The daunting performance of students might have been amplified by the fact that many students were not willing to utilise. “The old out-dated library was not utilised not even to its minimum, since the young generation preferred the technology of which no Government Nursing School had,” said Barkoye.
She related that the Permanent Secretary of the Ministry in an intervening move requested that nursing educators adopt the use of technology to teach. But according to Barkoye, “the Georgetown School only had one projector that went from class to class from morning till night; eventually it broke down.

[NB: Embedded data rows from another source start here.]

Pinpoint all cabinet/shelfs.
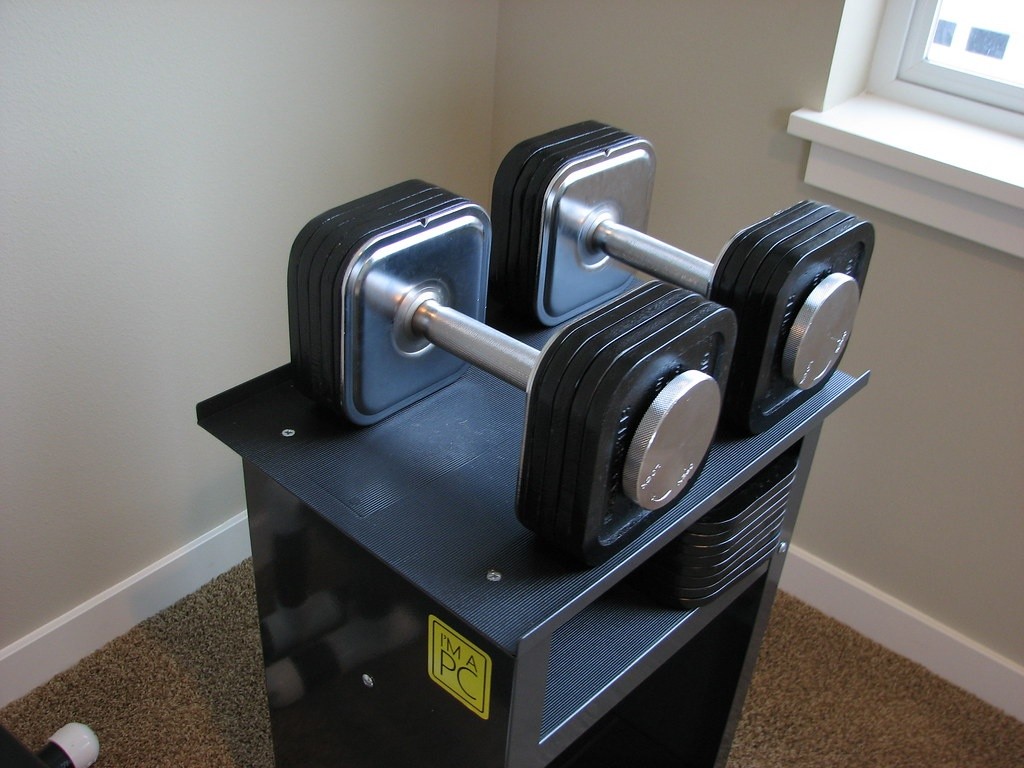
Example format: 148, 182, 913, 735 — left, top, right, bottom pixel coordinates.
196, 277, 871, 768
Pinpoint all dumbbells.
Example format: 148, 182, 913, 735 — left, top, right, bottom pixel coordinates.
290, 178, 738, 569
488, 118, 877, 437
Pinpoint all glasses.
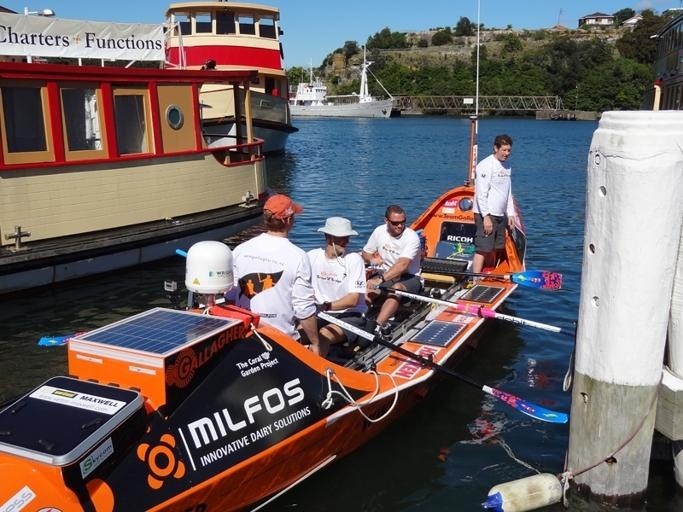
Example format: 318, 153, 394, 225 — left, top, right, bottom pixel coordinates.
385, 216, 406, 225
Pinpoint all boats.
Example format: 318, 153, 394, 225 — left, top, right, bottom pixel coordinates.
0, 7, 269, 298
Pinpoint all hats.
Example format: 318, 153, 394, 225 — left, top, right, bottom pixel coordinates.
263, 194, 303, 219
316, 217, 359, 238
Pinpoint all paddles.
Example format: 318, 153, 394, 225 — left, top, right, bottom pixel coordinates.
419, 267, 563, 293
317, 307, 569, 428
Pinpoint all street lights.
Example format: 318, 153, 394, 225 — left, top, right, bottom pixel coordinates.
23, 6, 55, 63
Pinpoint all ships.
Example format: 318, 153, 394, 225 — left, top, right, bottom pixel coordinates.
0, 61, 274, 295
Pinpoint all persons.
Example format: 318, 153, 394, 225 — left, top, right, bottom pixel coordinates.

To date the only projector given through the Ministry was one that came in the form of a donation…”
According to Barkoye, the nursing school has existed on donations of textbooks and other teaching-learning material from kind nurses who reside abroad and other organisations. “The Ministry has only bought one set of texts, I will not say the number. Although grateful this was not enough to teach 500 students then and not sufficient for the 347 students now in 13 different classes across three programme,” Barkoye asserted.
But the nursing educator has underscored that “…this is not even half of the issues nurse educators face every day.” She however noted that “the nurse educators do not ask for sympathy only staff and materials promptly to do the best job. It is time the policymakers step up to the table and play a fair game.”
Given the forgoing challenges outlined, Barkoye assured that the nursing educators, both full time and part time, are hard-working in their quest to prepare “a professional group of nurses who are capable of delivering comprehensive nursing care to individuals, families and groups in institutional and non-institutional settings.”